■ SHORT EXERCISE A
Locate each line in the records that contains the string "knee" and copy those lines out. Case counts.

#####

6 Reasons AEM Mobile enhances the mobile channel

While working with Adobe last year doing a roadshow around the US about Adobe Experience Manager Mobile, I had the opportunity to discuss with attendees why they would want to use an app instead of just a website that utilizes a responsive design. The big question was: What could AEM Mobile help them accomplish and why might it be time to consider using an app in addition to a website? So today, I plan to explore the answers. First, I’ll cover some reasons Adobe shared, and then I’ll add a few of my own.

1. Leverage the capabilities of the device

As discussed in one of my earlier articles (4 Benefits of using AEM Mobile): ”The Apache Cordova framework allows developers to build tools that can use the technologies of mobile devices to deliver additional experiences for app users. You can … send appointments to calendars, add contacts to contact lists, enable device vibration for alerts, and globalization (operations specific to a user’s local, time zone, and language) to name a few. You can even create your own custom plugins.” And there are lots of new things being built and developed by phone makers all the time that could be taken advantage of.

2. Unprecedented access to the user

Those of us who download and use an app have basically entered into a symbiotic relationship/contract. App makers understand that you are going to use the app to consume services, some form of entertainment, or make a purchase; and you understand that you are going to get marketed to, or that they are going to track something about you for the benefit of their business. Despite this invisible handshake agreement, we as the consumers are giving the owners of mobile apps our undivided attention while we use the app. We are giving them a bit of ourselves. And that is a powerful thing. Because as a marketer, you now have a direct—and sometimes undivided—window to that user.

3. Notifications: In App and Push

There are two kinds of notifications that Adobe Experience Manager Mobile can provide: In App and Push. These are more than just pop ups sent to everyone, they can be customized messages. While you could accomplish this with software like Adobe Target, the tools offered through AEM Mobile give you robust notification options within the same system you’re already using to manage your app, minus the need for extra programs. Let’s break these two notification capabilities down:

  • In App Notification allows an author to interject something for the user while they are using the app. An example of this might be an ad, or possibly sending the user a personalized message after they’ve reached a certain content location, or even sending a message based off of information collected about the user (in the event that they are authenticated into the app).
  • Push Notification is the ability to send a message to everyone using the app, a specific user, or a set of users. This notification would show up in the user’s device notification center. It is a nice way to send a user-wide alert or even just a unique message to a specific user.

4. More customizable user experience

The tools and controls built into AEM Mobile allow your designers and authors more control to manipulate styles and layout without the need to involve developers at every turn. Sure, the devs have to do some setup, but they aren’t needed for much more once the initial setup is complete. Thus extending the Adobe Experience Manager purpose of putting more power into the hands of the people creating and managing the content without requiring them to heavily depend on a developer.

#####

■ SHORT EXERCISE B
In the AEM Mobile article, condense the paragraph beginning "The tools and controls built into AEM Mobile" into a shorter version that keeps its main facts.

#####

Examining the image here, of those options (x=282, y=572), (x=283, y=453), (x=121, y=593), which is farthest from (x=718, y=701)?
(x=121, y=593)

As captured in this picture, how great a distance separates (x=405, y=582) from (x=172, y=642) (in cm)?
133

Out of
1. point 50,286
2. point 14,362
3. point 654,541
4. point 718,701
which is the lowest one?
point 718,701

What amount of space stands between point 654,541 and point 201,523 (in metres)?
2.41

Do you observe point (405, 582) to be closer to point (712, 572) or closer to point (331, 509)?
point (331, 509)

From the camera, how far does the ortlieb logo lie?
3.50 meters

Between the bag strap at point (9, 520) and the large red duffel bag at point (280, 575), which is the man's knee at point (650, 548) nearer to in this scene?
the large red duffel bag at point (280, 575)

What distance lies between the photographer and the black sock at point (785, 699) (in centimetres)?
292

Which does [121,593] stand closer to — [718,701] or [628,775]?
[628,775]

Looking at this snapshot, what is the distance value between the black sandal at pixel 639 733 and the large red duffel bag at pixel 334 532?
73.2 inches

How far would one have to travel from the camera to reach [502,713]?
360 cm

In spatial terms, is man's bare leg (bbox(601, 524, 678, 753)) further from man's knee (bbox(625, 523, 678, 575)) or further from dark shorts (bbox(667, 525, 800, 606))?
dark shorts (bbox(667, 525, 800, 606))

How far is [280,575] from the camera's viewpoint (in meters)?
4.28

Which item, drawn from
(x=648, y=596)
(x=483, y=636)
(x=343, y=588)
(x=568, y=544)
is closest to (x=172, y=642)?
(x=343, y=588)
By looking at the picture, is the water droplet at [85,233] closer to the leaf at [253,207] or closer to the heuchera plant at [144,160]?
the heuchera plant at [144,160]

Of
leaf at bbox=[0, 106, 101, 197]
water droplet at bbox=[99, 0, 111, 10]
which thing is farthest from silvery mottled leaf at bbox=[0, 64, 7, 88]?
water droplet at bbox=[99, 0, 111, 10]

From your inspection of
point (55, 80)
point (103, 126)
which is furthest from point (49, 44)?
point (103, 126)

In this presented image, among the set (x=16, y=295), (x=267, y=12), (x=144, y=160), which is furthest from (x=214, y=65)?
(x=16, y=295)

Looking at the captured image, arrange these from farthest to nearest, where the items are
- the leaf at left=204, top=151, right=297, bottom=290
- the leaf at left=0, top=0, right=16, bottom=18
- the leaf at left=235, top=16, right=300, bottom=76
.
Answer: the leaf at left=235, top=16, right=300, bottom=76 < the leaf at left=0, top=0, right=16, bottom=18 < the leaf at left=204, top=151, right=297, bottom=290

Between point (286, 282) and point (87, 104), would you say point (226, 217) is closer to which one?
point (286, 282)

#####

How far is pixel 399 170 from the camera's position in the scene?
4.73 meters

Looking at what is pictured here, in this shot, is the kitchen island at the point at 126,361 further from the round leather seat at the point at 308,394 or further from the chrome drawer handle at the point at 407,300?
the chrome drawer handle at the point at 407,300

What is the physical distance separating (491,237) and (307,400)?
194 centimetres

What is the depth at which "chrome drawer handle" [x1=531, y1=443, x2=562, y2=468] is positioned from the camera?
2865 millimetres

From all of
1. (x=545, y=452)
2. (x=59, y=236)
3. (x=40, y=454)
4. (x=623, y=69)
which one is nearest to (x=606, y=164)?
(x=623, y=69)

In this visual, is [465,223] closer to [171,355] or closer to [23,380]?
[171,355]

#####

■ FINAL ANSWER A
Between the bag strap at point (9, 520) and the large red duffel bag at point (280, 575), which is the man's knee at point (650, 548) nearer to in this scene?
In spatial terms, is man's bare leg (bbox(601, 524, 678, 753)) further from man's knee (bbox(625, 523, 678, 575)) or further from dark shorts (bbox(667, 525, 800, 606))?

■ FINAL ANSWER B
AEM Mobile's built-in tools and controls let designers and authors adjust styles and layout without bringing in developers at every turn. Developers handle the initial setup but are needed for little after that. This extends Adobe Experience Manager's aim of giving the people who create and manage content more power without heavy reliance on developers.